━━━ EXTRACT PROVIDED

2. It is more convenient to refer to the parties as they were before the First-tier Tribunal. From now on I shall refer to Mr Agyemang as "the appellant" and the Entry Clearance Officer as "the respondent".
3. I was not asked to make an anonymity direction and I saw no reason to make one.
4. The salient facts are as follows. The appellant is a citizen of Ghana. He married Ms Aboagye in Ghana by proxy. That is to say, Ms Aboagye did not attend the ceremony. The appellant's case was that his marriage was valid according to Ghanaian law and therefore ought to be regarded as valid in the UK. However, the respondent was not satisfied that a valid marriage had taken place. The notice of decision stated as follows:
"I note from your solicitor's letter that your marriage was by proxy and that your sponsor was unable to attend the ceremony due to work commitments. I also note in your custom that it is not uncommon for the bridegroom to be in another place as the ceremony can proceed without him. A marriage by proxy is one where one or both partners are not physically present at the ceremony. Marriages taking place under United Kingdom law are not valid if they are by proxy. However, United Kingdom law may in some circumstances consider a proxy marriage to be valid if both of the partners are 'domiciled' in a country which recognises marriages by proxy. As your sponsor was domiciled in the UK at the time of the wedding and you were residing in Ghana I do not accept that a valid marriage has taken place."
5. The respondent also found against the appellant in respect of the genuineness and subsistence of the marriage and the intention of the parties to live together permanently. Furthermore, some of the documents required to demonstrate that the maintenance rules were met were missing from the application.
6. The grounds of appeal argued strenuously that the respondent's analysis of the validity of the marriage was erroneous and was indeed contrary to the respondent's own guidance on Ghanaian customary marriages. There was no reference in the guidance to the question of domicile. The grounds relied on the case of CB (Validity of marriage: proxy marriage) Brazil [2008] UKAIT 00080, which stated in the head note that the validity of the marriage was governed by the lex loci celebrationis and there was no reason in public policy to deny recognition to a proxy marriage.
7. The Entry Clearance Manager reviewed the decision but maintained it. It seems that the grounds of appeal were submitted separately to the notice of appeal and the arguments made in them were not taken into account.

━━━━━━
━━━ EXTRACTED INFORMATION

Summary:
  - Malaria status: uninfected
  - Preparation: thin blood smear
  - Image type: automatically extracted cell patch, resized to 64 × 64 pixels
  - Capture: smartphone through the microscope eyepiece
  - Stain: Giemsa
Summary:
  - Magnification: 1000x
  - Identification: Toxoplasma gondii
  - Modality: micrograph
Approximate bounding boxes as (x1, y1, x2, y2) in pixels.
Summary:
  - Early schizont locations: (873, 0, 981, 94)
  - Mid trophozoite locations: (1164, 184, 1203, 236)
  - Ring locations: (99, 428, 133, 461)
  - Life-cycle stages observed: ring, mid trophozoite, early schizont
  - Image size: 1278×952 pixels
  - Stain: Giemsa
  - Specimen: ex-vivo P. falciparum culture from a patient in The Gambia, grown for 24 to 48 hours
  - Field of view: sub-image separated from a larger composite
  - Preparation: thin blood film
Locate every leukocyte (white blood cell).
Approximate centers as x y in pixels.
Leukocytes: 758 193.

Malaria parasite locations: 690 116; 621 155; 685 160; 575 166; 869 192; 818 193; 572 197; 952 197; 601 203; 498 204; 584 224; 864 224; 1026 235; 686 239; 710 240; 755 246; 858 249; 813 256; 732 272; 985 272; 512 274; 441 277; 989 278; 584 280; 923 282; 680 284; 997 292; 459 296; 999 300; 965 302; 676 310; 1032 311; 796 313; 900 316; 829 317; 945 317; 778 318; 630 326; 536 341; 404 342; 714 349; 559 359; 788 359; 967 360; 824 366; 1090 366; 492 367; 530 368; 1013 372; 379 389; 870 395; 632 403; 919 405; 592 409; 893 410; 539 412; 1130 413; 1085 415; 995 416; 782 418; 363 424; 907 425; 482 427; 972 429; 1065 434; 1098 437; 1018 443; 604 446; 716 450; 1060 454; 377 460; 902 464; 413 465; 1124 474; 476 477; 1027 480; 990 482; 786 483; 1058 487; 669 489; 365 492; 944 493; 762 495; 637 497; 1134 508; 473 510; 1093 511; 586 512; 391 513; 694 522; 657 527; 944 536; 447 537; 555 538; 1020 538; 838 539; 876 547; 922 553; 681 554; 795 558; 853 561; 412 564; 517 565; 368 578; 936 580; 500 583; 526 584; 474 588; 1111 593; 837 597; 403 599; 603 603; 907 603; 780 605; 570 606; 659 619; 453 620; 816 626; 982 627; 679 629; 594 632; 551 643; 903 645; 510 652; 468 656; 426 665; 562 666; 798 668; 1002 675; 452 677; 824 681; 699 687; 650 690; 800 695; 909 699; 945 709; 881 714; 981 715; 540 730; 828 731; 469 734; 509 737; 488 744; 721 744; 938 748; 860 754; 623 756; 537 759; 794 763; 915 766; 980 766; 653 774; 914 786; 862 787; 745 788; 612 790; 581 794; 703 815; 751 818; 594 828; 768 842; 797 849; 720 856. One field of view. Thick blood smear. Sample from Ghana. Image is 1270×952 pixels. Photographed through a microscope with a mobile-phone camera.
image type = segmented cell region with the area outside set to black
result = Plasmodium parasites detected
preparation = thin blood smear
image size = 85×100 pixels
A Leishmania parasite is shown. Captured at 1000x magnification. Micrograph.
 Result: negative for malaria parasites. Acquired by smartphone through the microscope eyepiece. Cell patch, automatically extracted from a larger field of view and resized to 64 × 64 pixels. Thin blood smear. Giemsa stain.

━━━━━━

WRITTEN INSTRUCTION A
Reproduce the passage of the decision extract from "5. The respondent" to "from the application.".
WRITTEN INSTRUCTION B
On which case did the grounds of appeal rely, according to the decision extract?
WRITTEN INSTRUCTION C
For each statement, state whether it agrees with the decision extract, and support the answer with the deciding words quoted from it: (i) Ms Aboagye attended the marriage ceremony. (ii) No anonymity direction was requested. (iii) The Entry Clearance Manager maintained the decision after reviewing it.
The items above come from a separate source unrelated to the decision extract.

PROBLEM SOLUTION A
5. The respondent also found against the appellant in respect of the genuineness and subsistence of the marriage and the intention of the parties to live together permanently. Furthermore, some of the documents required to demonstrate that the maintenance rules were met were missing from the application.

PROBLEM SOLUTION B
CB (Validity of marriage: proxy marriage) Brazil [2008] UKAIT 00080.

PROBLEM SOLUTION C
(i) No: "Ms Aboagye did not attend the ceremony."
(ii) Yes: "I was not asked to make an anonymity direction and I saw no reason to make one."
(iii) Yes: "The Entry Clearance Manager reviewed the decision but maintained it."